LeagueCSV

Versions

Multibyte delimiter

Available since version 9.13.0

The SwapDelimiter is a PHP stream filter which enables converting the multibytes delimiter into a suitable delimiter character to allow processing your CSV document.

Usage with CSV objects

Out of the box, the package is not able to handle multibytes delimited CSV. You should first try to see if by changing your PHP locale settings the CSV gets correctly parsed.

use League\Csv\SwapDelimiter;
use League\Csv\Reader;

$document = <<<CSV
csv;content;in;japanese;locale
CSV;

setlocale(LC_ALL, 'ja_JP.SJIS');
$reader = Reader::createFromString($document);
$reader->setHeaderOffset(0);
$reader->first();

If that does not work you can then try using the SwapDelimiter stream filter.

public static SwapDelimiter::addTo(AbstractCsv $csv, string $sourceDelimiter): void

The SwapDelimiter::addTo method will:

use League\Csv\SwapDelimiter;
use League\Csv\Writer;

$writer = Writer::createFromString();
$writer->setDelimiter("\x02");
SwapDelimiter::addTo($writer, '💩');
$writer->insertOne(['toto', 'tata', 'foobar']);
$writer->toString();
//returns toto💩tata💩foobar\n

Once the SwapDelimiter::addTo is called you should not change your CSV delimiter setting. Or put in other words. You should first set the CSV single-byte delimiter before calling the SwapDelimiter method.

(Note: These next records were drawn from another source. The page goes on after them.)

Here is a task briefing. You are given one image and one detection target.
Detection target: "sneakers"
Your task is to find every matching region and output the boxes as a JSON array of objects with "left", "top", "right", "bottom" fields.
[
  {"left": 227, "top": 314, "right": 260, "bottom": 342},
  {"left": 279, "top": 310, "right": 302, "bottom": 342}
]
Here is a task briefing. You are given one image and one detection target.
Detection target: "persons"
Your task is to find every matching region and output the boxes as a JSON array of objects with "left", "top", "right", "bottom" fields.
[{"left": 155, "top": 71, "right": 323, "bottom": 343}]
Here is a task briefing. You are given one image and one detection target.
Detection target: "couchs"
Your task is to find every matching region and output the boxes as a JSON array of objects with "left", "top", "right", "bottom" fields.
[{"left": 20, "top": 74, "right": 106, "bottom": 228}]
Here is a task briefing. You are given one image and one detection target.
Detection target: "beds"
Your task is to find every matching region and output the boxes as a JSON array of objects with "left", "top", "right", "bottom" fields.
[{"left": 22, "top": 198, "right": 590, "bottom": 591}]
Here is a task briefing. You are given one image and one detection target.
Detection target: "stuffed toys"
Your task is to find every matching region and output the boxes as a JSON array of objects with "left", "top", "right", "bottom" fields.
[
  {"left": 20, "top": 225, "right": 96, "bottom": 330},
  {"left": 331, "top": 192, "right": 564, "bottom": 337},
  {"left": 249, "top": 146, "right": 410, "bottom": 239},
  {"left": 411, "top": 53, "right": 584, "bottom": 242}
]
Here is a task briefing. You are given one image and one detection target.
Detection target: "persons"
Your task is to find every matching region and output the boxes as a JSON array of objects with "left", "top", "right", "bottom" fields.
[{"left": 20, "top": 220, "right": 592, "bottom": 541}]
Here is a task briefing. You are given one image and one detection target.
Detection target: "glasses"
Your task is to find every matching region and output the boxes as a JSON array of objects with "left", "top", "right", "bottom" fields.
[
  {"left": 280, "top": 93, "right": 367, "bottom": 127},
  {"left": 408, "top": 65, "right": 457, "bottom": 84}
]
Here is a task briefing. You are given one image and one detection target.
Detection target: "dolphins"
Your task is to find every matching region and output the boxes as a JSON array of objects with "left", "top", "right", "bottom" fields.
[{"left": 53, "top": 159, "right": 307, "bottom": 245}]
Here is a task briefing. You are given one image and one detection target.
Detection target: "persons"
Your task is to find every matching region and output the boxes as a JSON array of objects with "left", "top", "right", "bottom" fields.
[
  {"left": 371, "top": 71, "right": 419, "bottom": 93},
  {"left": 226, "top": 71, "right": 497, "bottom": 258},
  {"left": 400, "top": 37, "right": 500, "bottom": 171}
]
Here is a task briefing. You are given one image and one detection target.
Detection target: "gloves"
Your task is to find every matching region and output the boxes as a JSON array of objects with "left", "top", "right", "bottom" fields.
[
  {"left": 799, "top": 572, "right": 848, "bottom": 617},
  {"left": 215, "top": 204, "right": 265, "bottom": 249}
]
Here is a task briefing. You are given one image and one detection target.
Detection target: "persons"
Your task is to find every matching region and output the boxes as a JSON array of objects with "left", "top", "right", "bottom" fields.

Conversely, you can use the same technique with a Reader object.

use League\Csv\SwapDelimiter;
use League\Csv\Reader;

$document = <<<CSV
observedOn💩temperature💩place
2023-10-01💩18💩Yamoussokro
2023-10-02💩21💩Yamoussokro
2023-10-03💩15💩Yamoussokro
CSV;

$reader = Reader::createFromString($document);
$reader->setHeaderOffset(0);
$reader->setDelimiter("\x02");
SwapDelimiter::addTo($reader, '💩');
$reader->first();
//returns  ['observedOn' => '2023-10-01', 'temperature' => '18', 'place' => 'Yamoussokro']

For the conversion to work the best you should use a single-byte CSV delimiter which is not present in the CSV itself. Generally a good candidate is a character in the ASCII range from 1 to 32 included (excluding the end of line character).

The CSV document content is never changed or replaced when reading an existing CSV. The conversion is only persisted during writing after all the formatting is done.